Texte fourni:

__________________________________________________

Contrairement à la vision de la plupart des étudiants boursiers, qui prétendaient à ce qu’on leur donne l’équivalent de trois mois (février-mars-avril), le gouvernement a préféré donner deux mois d’arriérés. Partant du principe que le mois d’avril est encore en cours. Un étudiant en 2ème année Hôtellerie à l’institut supérieur de l’Hôtellerie et du Tourisme de Kipé rencontré par GCI et qui a préféré gardé l’anonymat, s'épanche : ‘’Je ne suis pas tellement content, ils devraient nous donner trois mois d’arriérés. Moi j'ai aussi beaucoup de dettes à payer…’’,
Toutefois, il faut dire que cette décision est ressentie en milieu estudiantin, comme un ouf de soulagement et un véritable bol d’oxygène. Car la presque totalité des étudiants végétaient dans la ‘’galère’’. Notamment, ceux de l’intérieur du pays, où l’étudiant est le plus souvent logé à sa propre charge.
Toute chose qui revient à dire que beaucoup d’entre eux, dès la réception de leurs bourses, seront obligés d’éponger la dette ; pour ensuite se retrouver avec le quart de la somme, ou alors, presque rien. Regrettable situation, mais tels sont les faits.

__________________________________________________

(Données de lecture de graphiques)
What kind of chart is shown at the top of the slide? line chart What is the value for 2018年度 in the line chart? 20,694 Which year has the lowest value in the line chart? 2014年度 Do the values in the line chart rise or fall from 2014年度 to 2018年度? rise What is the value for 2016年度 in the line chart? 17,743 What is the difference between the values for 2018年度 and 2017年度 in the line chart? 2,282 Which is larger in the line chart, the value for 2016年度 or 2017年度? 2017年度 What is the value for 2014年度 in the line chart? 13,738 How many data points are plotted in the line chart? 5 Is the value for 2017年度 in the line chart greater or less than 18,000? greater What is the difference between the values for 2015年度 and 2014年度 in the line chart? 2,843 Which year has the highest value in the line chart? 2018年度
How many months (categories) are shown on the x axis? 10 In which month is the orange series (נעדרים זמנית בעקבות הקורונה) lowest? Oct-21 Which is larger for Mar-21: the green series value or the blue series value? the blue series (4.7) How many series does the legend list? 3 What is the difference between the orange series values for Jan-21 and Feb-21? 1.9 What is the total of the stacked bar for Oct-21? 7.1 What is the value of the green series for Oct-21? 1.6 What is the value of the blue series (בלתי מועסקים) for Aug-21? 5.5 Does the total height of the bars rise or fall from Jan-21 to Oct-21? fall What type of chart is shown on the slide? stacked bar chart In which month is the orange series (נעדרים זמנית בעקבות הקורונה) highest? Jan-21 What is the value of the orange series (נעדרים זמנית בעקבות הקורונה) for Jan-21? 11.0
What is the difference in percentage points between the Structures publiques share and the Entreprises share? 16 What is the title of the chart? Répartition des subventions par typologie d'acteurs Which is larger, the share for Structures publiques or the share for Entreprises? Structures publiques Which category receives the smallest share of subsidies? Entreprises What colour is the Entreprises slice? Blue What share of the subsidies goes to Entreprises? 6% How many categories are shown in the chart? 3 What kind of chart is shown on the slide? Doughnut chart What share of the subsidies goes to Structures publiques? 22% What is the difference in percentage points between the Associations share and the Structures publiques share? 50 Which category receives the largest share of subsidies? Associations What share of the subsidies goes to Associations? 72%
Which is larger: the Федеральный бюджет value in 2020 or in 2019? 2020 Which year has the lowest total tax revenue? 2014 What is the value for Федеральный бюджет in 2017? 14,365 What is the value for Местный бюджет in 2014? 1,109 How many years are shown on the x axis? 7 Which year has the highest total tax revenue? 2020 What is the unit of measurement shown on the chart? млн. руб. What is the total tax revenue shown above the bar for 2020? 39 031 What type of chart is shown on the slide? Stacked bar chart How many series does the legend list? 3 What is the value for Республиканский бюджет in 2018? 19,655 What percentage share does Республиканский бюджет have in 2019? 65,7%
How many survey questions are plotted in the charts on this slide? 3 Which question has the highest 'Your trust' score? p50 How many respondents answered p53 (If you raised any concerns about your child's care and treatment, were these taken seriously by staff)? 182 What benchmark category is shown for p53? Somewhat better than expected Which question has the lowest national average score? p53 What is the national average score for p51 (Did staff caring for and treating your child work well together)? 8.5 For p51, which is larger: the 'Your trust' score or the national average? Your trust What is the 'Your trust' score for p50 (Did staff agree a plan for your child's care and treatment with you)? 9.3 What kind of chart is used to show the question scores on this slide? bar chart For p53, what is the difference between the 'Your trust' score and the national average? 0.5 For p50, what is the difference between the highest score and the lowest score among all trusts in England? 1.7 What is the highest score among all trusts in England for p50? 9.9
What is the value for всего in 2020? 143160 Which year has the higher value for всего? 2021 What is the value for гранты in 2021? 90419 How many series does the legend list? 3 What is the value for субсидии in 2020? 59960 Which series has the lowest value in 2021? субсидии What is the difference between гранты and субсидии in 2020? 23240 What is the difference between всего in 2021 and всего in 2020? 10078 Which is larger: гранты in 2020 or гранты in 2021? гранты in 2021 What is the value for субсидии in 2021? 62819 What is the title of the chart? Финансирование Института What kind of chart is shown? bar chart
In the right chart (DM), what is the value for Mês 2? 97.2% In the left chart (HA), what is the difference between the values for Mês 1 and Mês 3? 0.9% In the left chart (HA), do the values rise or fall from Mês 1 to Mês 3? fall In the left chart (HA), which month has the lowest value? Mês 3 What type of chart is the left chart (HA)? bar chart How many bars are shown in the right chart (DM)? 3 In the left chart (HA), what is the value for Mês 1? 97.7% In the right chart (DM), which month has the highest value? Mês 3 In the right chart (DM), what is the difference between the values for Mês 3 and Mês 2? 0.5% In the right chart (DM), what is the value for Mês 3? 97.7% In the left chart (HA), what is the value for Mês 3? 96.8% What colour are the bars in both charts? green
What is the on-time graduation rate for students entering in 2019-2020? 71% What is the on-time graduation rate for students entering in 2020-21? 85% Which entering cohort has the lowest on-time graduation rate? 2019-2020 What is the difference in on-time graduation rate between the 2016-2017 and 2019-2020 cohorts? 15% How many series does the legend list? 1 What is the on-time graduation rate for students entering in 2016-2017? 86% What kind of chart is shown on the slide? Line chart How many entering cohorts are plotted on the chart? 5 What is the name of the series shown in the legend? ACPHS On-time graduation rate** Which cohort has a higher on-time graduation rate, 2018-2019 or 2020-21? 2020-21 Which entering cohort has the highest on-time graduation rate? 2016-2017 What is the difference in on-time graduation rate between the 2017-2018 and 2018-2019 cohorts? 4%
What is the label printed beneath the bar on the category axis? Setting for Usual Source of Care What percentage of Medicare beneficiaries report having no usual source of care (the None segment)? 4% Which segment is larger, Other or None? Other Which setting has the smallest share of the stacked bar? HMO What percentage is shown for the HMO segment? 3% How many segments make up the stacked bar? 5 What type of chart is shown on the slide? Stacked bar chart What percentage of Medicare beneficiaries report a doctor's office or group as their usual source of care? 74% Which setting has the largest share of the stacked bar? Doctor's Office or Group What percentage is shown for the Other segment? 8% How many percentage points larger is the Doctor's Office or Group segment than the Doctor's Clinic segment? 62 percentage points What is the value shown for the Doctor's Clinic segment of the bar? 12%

__________________________________________________

Objectif de l'exercice:
Reprenez le texte sur les arriérés de bourses des étudiants et poursuivez-le à partir de sa dernière phrase.

Résultat de l'exercice:
Pour rappel, il faut dire que cette situation qui a mis les étudiants boursiers dans une situation misérable, est due au lancement par le gouvernement, sous la houlette du ministère tutelle, d’une opération de contrôle au niveau des universités et instituts supérieurs du pays, publics comme privés. Il s'agissait de vérifier et de recenser le nombre d’étudiants présents, et qui ont effectivement droit à la bourse d’entretien. Pour la première phase de l’opération, il a été décelé plus de 39.000 étudiants fictifs dans les différentes écoles supérieures publiques du pays et un peu plus de 750 dans les 29 universités et instituts privés de la place! Terrible!